It can be seen that paragraph (a) of the definition of “standard criteria” refers to the principles of environmental policy set out in the Intergovernmental Agreement on the Environment (IGAE). The IGAE is defined in Schedule 4 to mean the agreement made on 1 May 1992 between the Commonwealth, the States and Territories and the Australian Local Government Association[8].
[8]A note to the definition provides that a copy of the agreement is in the National Environment Protection Council (Qld) Act 1994, Schedule.
The IGAE provides as follows in relation to the precautionary principle, inter-generational equity and conservation of biological diversity and ecological integrity:
“3.5.1 Precautionary principle
Where there are threats of serious or irreversible environmental damage, lack of full scientific certainty should not be used as a reason for postponing measures to prevent environmental degradation.
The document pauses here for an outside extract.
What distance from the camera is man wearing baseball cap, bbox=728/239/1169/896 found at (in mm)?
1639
In the application of the precautionary principle, public and private decisions should be guided by:
(i) careful evaluation to avoid, wherever practicable, serious or irreversible damage to the environment; and
(ii) an assessment of the risk-weighted consequences of various options.
3.5.2 Intergenerational equity
The present generation should ensure that the health, diversity and productivity of the environment is maintained or enhanced for the benefit of future generations.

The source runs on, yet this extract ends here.